April 2010


(Taipei, Taiwan)

Why do people want to help Africa? While I do not doubt the good deeds that many have done on the continent, I have always found it strange how many Americans who have never been there would profess a desire to dedicate their lives to making Africa “better” for Africans. 

The reason why this came up is that I recall meeting people who decided that they had the next big thing that will save Africa. They run off to create a flashy feel-good model that is very media-friendly and which everyone can feel good supporting. It is hard not to shake off the suspicion that a lot of these is done more for self-promotion (look at me) rather than for the best interest of Africans. I discussed this with a friend and he pointed out that if a system promotes “doing good” as a way to social prestige, why not?

I agree with him that incentives to “do good” can be important. My fear is that incentives are mis-aligned in such a system. People do what “looks” best rather than what is truly best. Its not about Africans. Its about “me.” Good acts with unintended consequences, but still look good, are celebrated. The question then is what is the alternative in a society where incentives matters? No good works?


(Taipei, Taiwan)

My brother, who has been living in Vietnam for the past three years, married a Vietnamese lady. According to my mother, married couples in Vietnam have to announce the wedding in the newspapers three months before the marriage. During this period, anyone can write in to oppose the marriage.

I am not sure how such disputes are resolved since no one opposed my brother’s wedding. But I imagine that an opposition would entail someone from the guy or girl’s childhood declaring his or her crush on the prospective bride or groom since age 7 or 6 or 5… Bride or groom then rides off into the sunset with the childhood lover on a scooter.

# Collected data
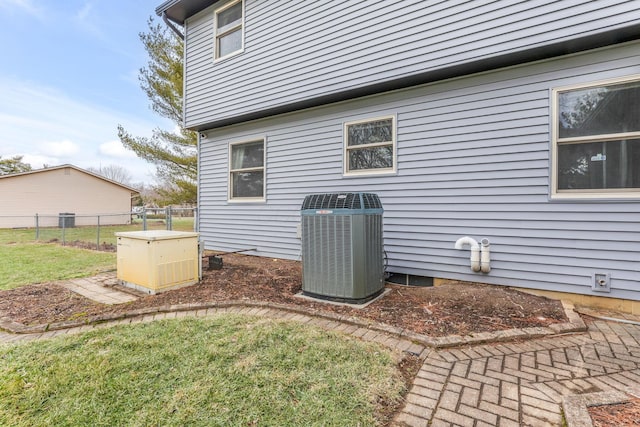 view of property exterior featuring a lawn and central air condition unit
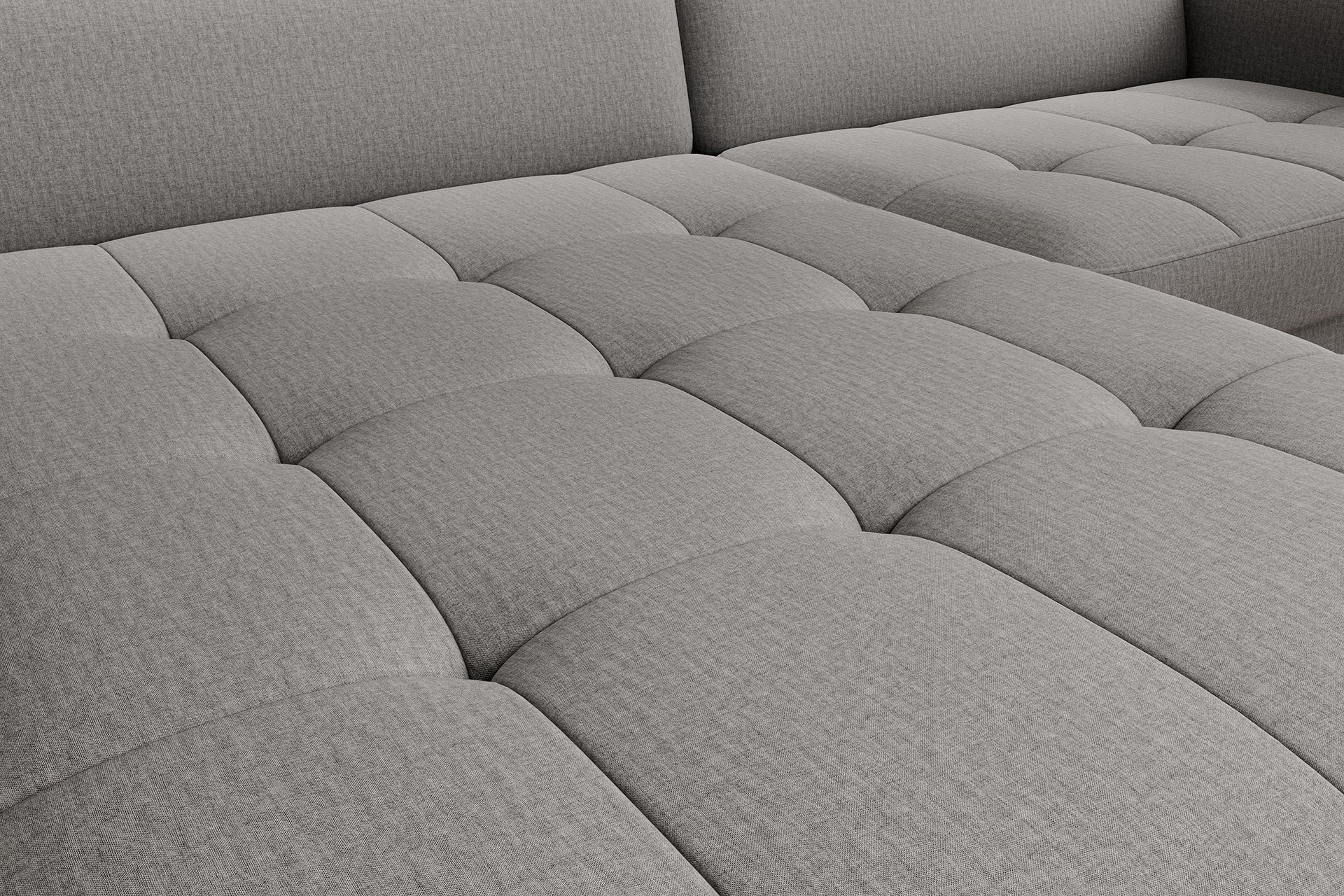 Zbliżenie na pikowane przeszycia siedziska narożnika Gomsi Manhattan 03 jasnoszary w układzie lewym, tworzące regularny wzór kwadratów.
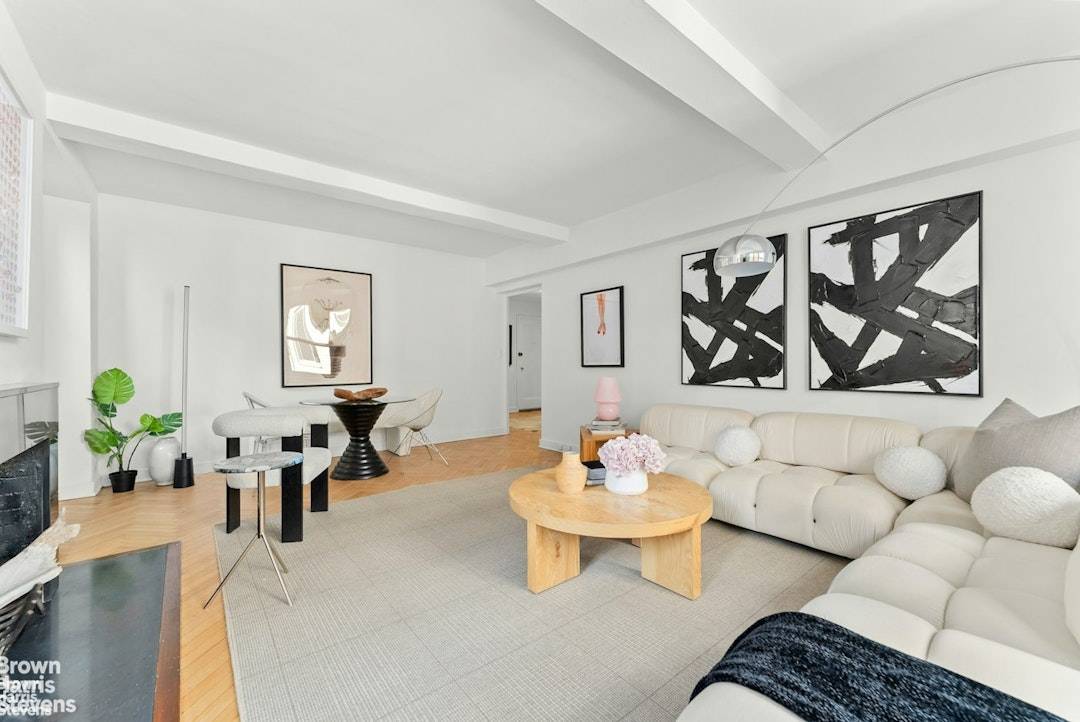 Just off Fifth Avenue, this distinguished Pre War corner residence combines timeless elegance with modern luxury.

# Try it
Carry on the Taipei journal entries about helping Africa and the wedding in Vietnam, starting right after their last sentence.

# Answer to this problem
I also learned about how South American ladies take an interesting approach to fending off unwanted male attention. When guys ask them for a date, it is customary to gush over how excited they are and how they love to go. And you wait and the day comes and ladies never turn up. This is what a political science researcher told us in our qualitative methods class. She was interviewing paramilitaries in Colombia and they would hit on her. Her friends told her that she should just agree to go and never turn up. The guys understand and no one minds it at all…not even when they are murderous paramilitaries.


(Chicago, USA) Glad to be on my feet again

It is hard to concentrate on writing papers for classes when a wonderful summer is just round the corner. In May, I will go to Switzerland for another conference. After my conference, I will finally make my first trip to the Middle East. I will fly to Turkey and make my way across to Syria. I hope I am successful in crossing the border, as I do not have a visa and do not have time to apply for one. I am hoping to get one at the border.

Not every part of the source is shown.